As a word of warning, mmap is fine if the semantics match the application. mmap ...

iforgotpassword · on Jan 9, 2021

Also error handling. read and write can return errors, but what happens when you write to a mmaped pointer and the underlying file system has some issue? Assigning a value to a variable cannot return an error.

So you get a fine SIGBUS to your application and it crashes. Just the other day I used imagemagick and it always crashed with a SIGBUS and just when I started googling the issue I remembered mmap, noticed that the partition ran out of space, freed up some more and the issue was gone.

So you might want to set up a handler for that signal, but now the control flow suddenly jumps to another function if an error occurs, and you have to somehow figure out where in your program the error occurred and then what? Then you remember that longjmp exists and you end up with a steaming pile of garbage code.

Only use mmap if you absolutely must. Don't just "mmap all teh files" as it's the new cool thing you learned about.

jabl · on Jan 9, 2021

Indeed. The issue with file resizing I mentioned was mostly related to error handling (what if another process/thread/file descriptor/ truncates the file, etc.). But yes, there are of course other errors as well, like the fs running out of space you mention.

chrchang523 · on Jan 9, 2021

Yeah, this is the biggest reason I stay the hell away from mmap now. Signal handlers are a much worse minefield than error handling in any standard file I/O API I've seen.

justin66 · on Jan 9, 2021

There’s nothing wrong with using a read only mmap in conjunction with another method for writes.

iforgotpassword · on Jan 9, 2021

You have exactly the same problem on a read error.

justin66 · on Jan 9, 2021

Not the problem you described in your second paragraph.
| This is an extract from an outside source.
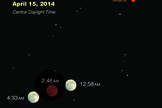 This sky map shows the total lunar eclipse of April 15, 2014 as it will appear during different phases of the eclipse (in Central Daylight Time). The planet Mars will also be visible with the moon.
iforgotpassword · on Jan 10, 2021

Then what do you think happens when you read from your mapped memory and the file system is corrupted and returns an error, or the drive has a bad sector, or the nfs server acts up...

justin66 · on Jan 10, 2021

Reading from a busted file system is a problem to be dealt with (or not), yes, and I certainly wouldn’t recommend mmaping a file shared over nfs if you can help it. I’m not sure what the use case is where that would seem like a good idea.

C, pointers, and mmap are dangerous, sharp instruments but I have to wonder who some of these dramatic warnings are for.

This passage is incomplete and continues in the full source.